AB 150 – California’s Passthrough Entity Elective Tax (SALT Cap Workaround)

In July 2021, Governor Gavin Newson signed AB 150, which includes a State and Local Tax (SALT) cap workaround. The effect of this legislation is that qualified entities can elect to pay tax to California so that the entity can take the deduction and reduce federal taxable income. As a result, the individual taxpayer enjoys a lower taxable income on Form 1040 and then settles up on a California return.
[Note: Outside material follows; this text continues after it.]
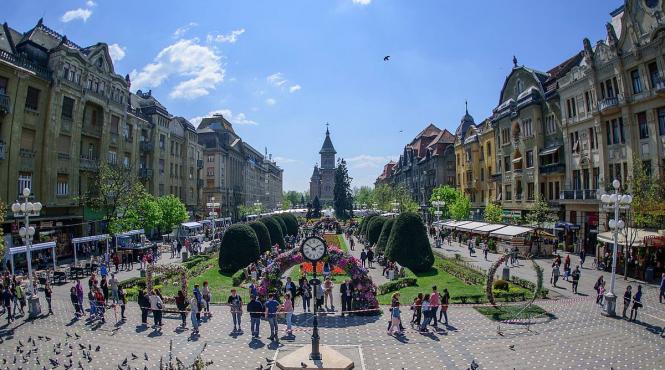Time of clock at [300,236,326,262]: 1:50
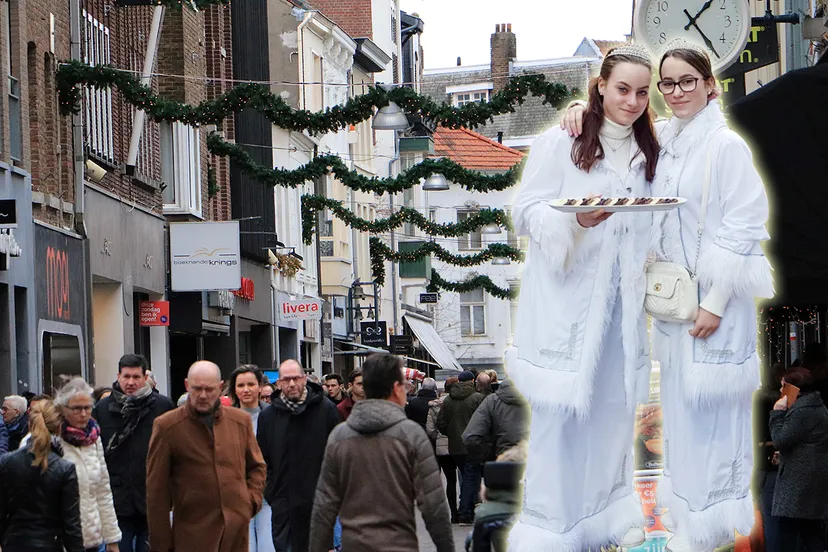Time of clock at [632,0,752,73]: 1:23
Taxpayers capped at $10,000 of SALT deduction on Form 1040 Schedule A will appreciate this workaround.

For tax years 2021 through 2025, a qualified partnership, S Corporation, or LLC taxed as a partnership or S Corporation that is operating in California and filing a California tax return may make an election to pay a passthrough entity elective tax equal to 9.3% of its qualified net income.

How the AB 150 SALT CAP Workaround helps

The partner or shareholder reports the net income on the California return, which does not include that tax payment, and will also receive a California credit equal to the partners/shareholder’s allocation of the 9.3% elective entity tax paid by the entity. Since the entity took the deduction for the California tax paid, this reduces the AGI to the K-1 recipient rather than having a SALT deduction on Schedule A, which is subject to the $10,000 SALT deduction limit. Therefore, on Form 1040, the pass-through income is reduced by the amount of the tax paid by the entity.
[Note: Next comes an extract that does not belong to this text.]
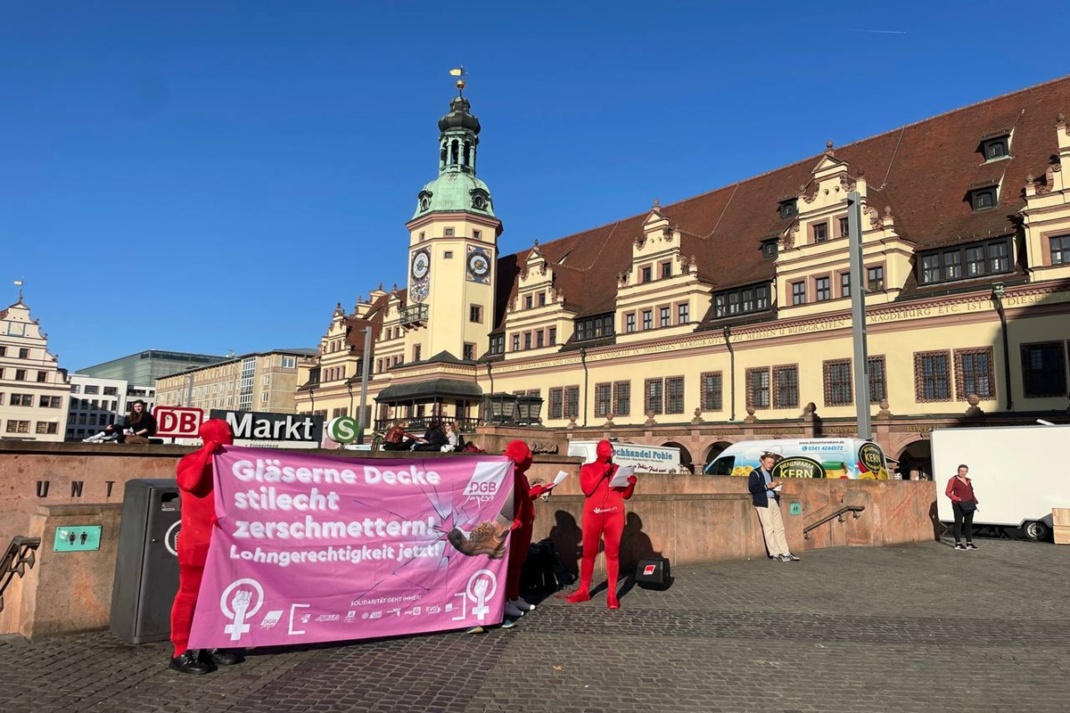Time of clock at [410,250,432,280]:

On the California entity return, the state tax deducted on the federal return will be an addback to arrive at California K-1 income. Still, the K-1 recipient will receive a tax credit equal to their pro-rata amount of the 9.3% entity tax.
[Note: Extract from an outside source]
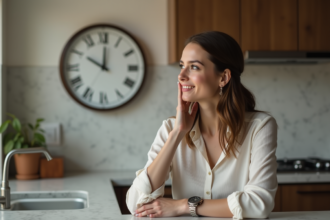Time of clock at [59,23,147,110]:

Example of AB 150 SALT Cap workaround in action

Betty Bison, LLC, is a multi-member LLC taxed as a partnership in California. The LLC has a qualified net income of $200,000. Betty has a 50% interest, and her other partner holds the remaining 50% interest. Both partners qualify and make the election; consequently, the partnership pays $23,250 (9.3% * $250,000). The partnership then reports $113,375 (($250,000 - $23,250) * 50%) of net income on each of the two federal K-1s. California returns filed by the partners will report $125,000 of net income from Betty Bison, LLC ($113,375 federal net income + $11,625 elective passthrough entity tax paid to California) and a credit of $11,625 against their individual California income tax.